Critically, this “plain” text is fully copy-pastable into any app with Unicode support. While many Twitter users from 2006 were likely limited to the GSM-7 encoding, the limitations of the T9 keyboard, and their phone’s limited text rendering and shaping, modern users have found new ways to express themselves using the full Unicode character space. Nowadays, tweets, names, URLs, hashtags, basically everything can contain Unicode characters. Of course, everything except the @mention.

Usernames on Twitter have more or less the same requirements as during the SMS era — up to 15 letters from a-z, numbers from 0-9 and the underscore _. This requirement is similar to many other websites: GitHub only allows alphanumeric characters and non-repeating hyphens, and Facebook allows just alphanumeric characters and the period.

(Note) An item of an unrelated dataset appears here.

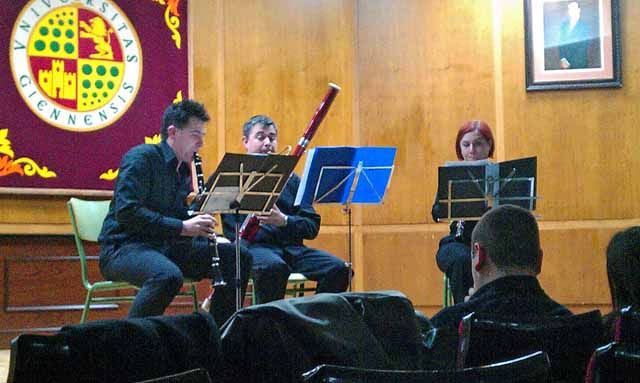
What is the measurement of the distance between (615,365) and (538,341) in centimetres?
21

As we will see, this limitation is one of several problems with usernames.

Unicode Usernames

Imagine if instead of alphanumerics, GitHub allowed usernames to only be made up of the numbers 0-9 and Chinese characters. It would be pretty frustrating, right? If forced to use a system like this, we would likely ignore the Chinese characters, and just use the numbers as usernames. This is often what happens on social media platforms in countries that don’t use Latin script. In China, the QQ instant messaging service (originally started in 1999) completely got rid of usernames used by similar services like AOL. Instead, each user is assigned a unique number, their QQ ID. This number cannot be chosed by the user, and is immutable. WeChat similarly assigns users a random number when they sign up, although it does allow each user exactly one opportunity to change it to an alphanumeric string of their choice. Typing long numbers isn’t particularly ergonomic, which could help explain the widespread use of QR codes in China.

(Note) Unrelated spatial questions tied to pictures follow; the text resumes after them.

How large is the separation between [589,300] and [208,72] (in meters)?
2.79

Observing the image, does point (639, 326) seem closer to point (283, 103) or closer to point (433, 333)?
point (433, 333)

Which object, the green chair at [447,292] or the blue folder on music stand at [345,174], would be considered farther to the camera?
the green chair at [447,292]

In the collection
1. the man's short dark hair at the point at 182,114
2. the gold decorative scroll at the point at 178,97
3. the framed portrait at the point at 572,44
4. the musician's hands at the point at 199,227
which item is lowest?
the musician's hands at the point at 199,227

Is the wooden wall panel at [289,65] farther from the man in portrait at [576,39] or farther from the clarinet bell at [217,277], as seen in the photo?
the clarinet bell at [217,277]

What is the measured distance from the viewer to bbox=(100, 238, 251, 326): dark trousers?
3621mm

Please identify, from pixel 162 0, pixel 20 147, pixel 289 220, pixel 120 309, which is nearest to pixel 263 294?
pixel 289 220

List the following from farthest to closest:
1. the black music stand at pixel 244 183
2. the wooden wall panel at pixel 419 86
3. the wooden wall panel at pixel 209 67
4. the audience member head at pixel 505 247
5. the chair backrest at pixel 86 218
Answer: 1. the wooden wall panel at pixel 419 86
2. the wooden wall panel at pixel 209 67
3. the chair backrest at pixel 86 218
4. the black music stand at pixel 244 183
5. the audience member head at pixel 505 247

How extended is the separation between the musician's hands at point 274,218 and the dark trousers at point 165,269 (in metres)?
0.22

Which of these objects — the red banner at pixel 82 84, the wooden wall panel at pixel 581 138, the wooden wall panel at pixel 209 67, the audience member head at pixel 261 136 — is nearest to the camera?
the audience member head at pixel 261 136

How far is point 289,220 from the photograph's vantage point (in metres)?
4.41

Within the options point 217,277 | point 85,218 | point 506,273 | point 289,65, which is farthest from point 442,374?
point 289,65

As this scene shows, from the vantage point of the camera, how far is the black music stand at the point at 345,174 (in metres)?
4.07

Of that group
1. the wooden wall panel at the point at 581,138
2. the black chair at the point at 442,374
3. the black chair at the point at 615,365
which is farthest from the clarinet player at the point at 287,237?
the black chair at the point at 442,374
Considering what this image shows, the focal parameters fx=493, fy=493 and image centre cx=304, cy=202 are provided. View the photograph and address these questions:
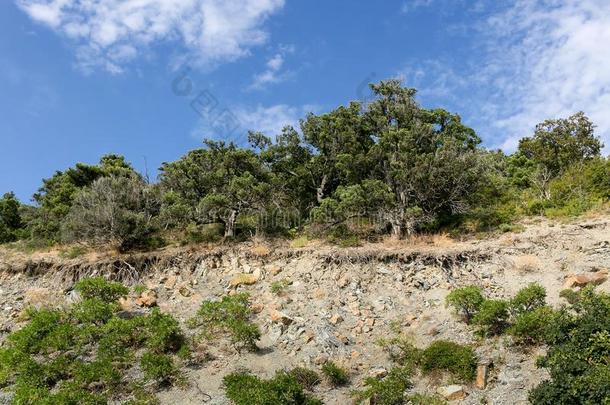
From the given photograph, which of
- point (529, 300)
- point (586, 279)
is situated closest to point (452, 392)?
point (529, 300)

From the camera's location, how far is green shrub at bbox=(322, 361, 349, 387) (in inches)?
545

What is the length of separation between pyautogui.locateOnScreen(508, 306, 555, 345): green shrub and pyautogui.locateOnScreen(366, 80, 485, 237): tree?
807cm

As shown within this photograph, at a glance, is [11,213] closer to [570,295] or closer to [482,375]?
[482,375]

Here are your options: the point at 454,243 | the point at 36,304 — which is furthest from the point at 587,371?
the point at 36,304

Even in Latin-speaking countries, AOL-style usernames had issues. By requiring a username when logging in, and also requiring usernames to be unique among all users, users are often forced to use different usernames on different services, creating a second password that they had to memorize. Thankfully, most services have fixed at least this small problem by having login be email- instead of username-based.

Throughout the world, usernames are alphanumeric only. Why can’t we just allow Unicode, so that usernames could contain Chinese, Cyrillic, or other non-Latin alphabets? Unfortunately Unicode usernames have their own issues — just look at the largest username system in the world, the domain name system and the extension that allowed non-ASCII characters. This was an essential upgrade, and yet it has inperfections, allowing the registration of websites such as this one:

This is latest Firefox, as of July 2020, displaying what appears to be “epic.com”, the website of a large healthcare company. However, as you can see, the content is actually some random blog reminding people to drink water. How is this possible? If we stick the code into a Unicode character inspector, we can see what’s going on:

Byte-wise, the real “epic.com” and the false website “еріс.com” are completely different. But visually, they’re indistinguishable from each other in the URL bar, allowing phishing problems to run amock. Unicode canonicalization and normalization can help with certain cases of this problem, but does nothing for our epic.com example.

This particular example isn’t visible in Chrome, which instead shows https://xn--e1awd7f.com/, the “punycode” representation of the domain name. This is thanks to Chrome’s complex, 13 step process for detecting if a domain name is likely to be a Unicode phish or not. “Well, it may be complex,” you tell me, “but at least it solves the phishing problem!” Unfortunately it does not.

Specific instances of IDN homograph attacks have been reported to Chrome, and we continually update our IDN policy to prevent against these attacks.

The Unicode spec is apparently too large to solve this problem 100% perfectly, and so their “solution” is to pay $2000 to anybody who finds new edge cases. This also doesn’t actually solve the problem for non-Latin alphabets — if for example, I own a Chinese domain name, it will never show punycode, and attackers can phish my site using duplicate encodings for those Chinese characters. Chrome just attempts to solve the much smaller problem of the numerous Unicode characters that visually look like the Latin alphabet.